Monday, November 9, 2015: 1:19 PM
Ballroom B (Salt Palace Convention Center)
Johannes S. Gursch1, Roland Hohl1, Diana Dujmovic1, Stephan Laske1, Joerg Brozio2, Markus Krumme2, Norbert Rasenack2 and Johannes G. Khinast3, (1)Research Center Pharmaceutical Engineering GmbH, Graz, Austria, (2)Novartis Pharma AG, Basel, Switzerland, (3)Institute of Process and Particle Engineering, Graz University of Technology, Graz, Austria

Continuous manufacturing processes offer many advantages for pharmaceutical production. Yet, continuous production is only slowly being adopted in the industry, main issue being a lack of ready-to-use continuous manufacturing equipment and missing process knowledge. In contrast to classical chemical production, small scale equipment would often be required for production of modern low-volume-high-value patient centred medication. In upstream production large efforts are already undertaken to close the existing technology gap [1]–[3]. Also, in secondary manufacturing many groups have formed, working on topics such as continuous wet granulation, -blending, -direct compaction or -thermal drying.[4], [5] However, at the interface between primary and secondary manufacturing, solid-liquid removal is a crucial step during pharmaceutical production.[6], [7] Nevertheless, little work has been reported regarding the development of continuous equipment for solid-liquid separation of pharmaceutical products, particularly to allow treatment of small process streams.

Commercially available continuous equipment for filtration and thermal drying was selected and thoroughly analyzed.
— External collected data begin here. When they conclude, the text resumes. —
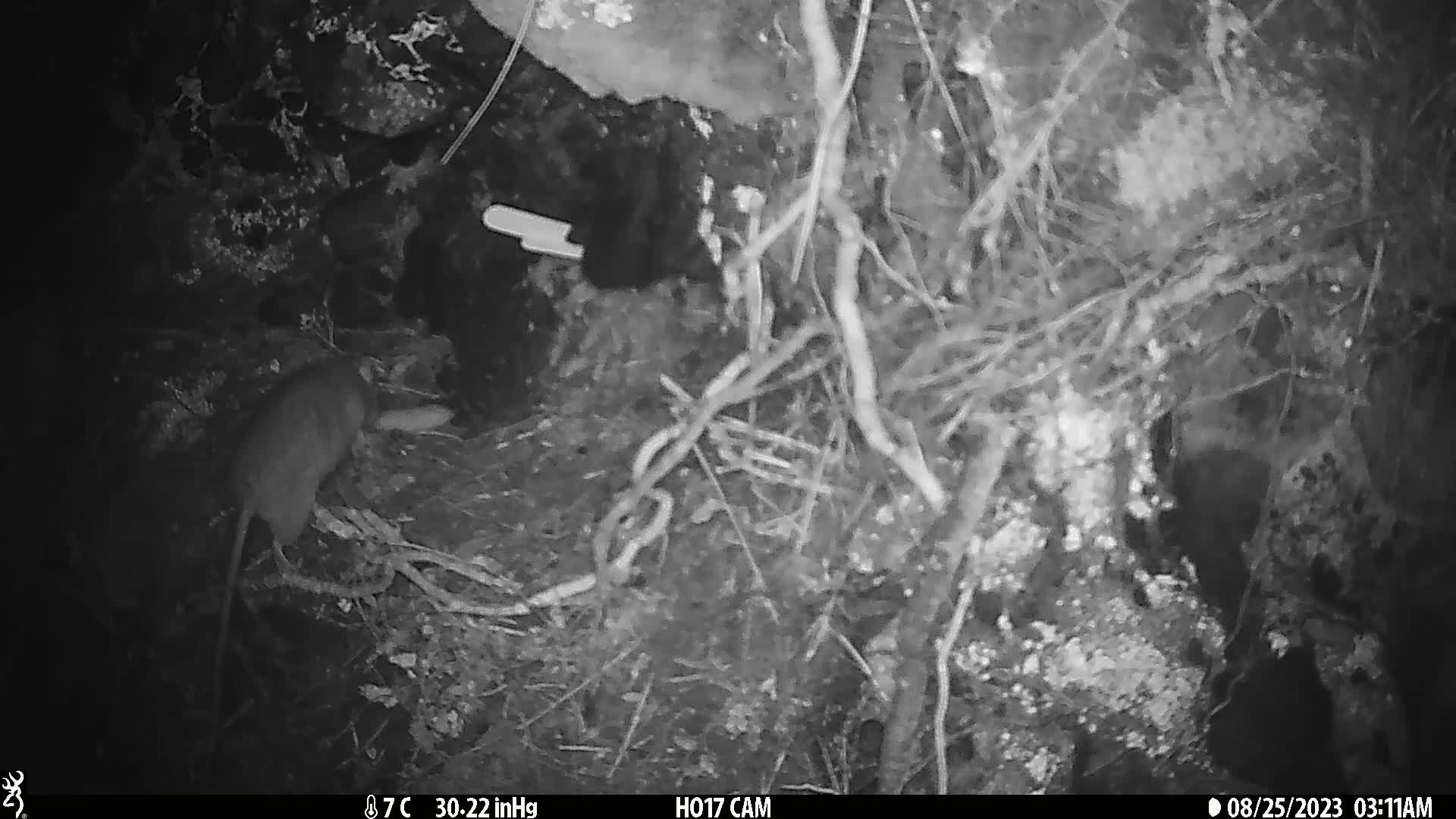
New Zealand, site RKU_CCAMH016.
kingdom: Animalia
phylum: Chordata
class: Mammalia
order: Rodentia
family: Muridae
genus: Rattus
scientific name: Rattus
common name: rat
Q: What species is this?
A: Rat (Rattus).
Representative model APIs were chosen to evaluate the equipments aptitude to handle small process streams in a continuous pharmaceutical manufacturing environment.

The equipment's suitability for pharmaceutical production could be proven. Operation strategies for further enhancement of filtration performance were developed and successfully implemented. The achieved increase of permeate rates significantly sustains economic efficiency of the developed cross-flow filtration setup.  To allow solvent removal below regulatory limits a spin-flash dryer was used, enabling treatment of highly viscous slurries under extremely robust process conditions within a given design space.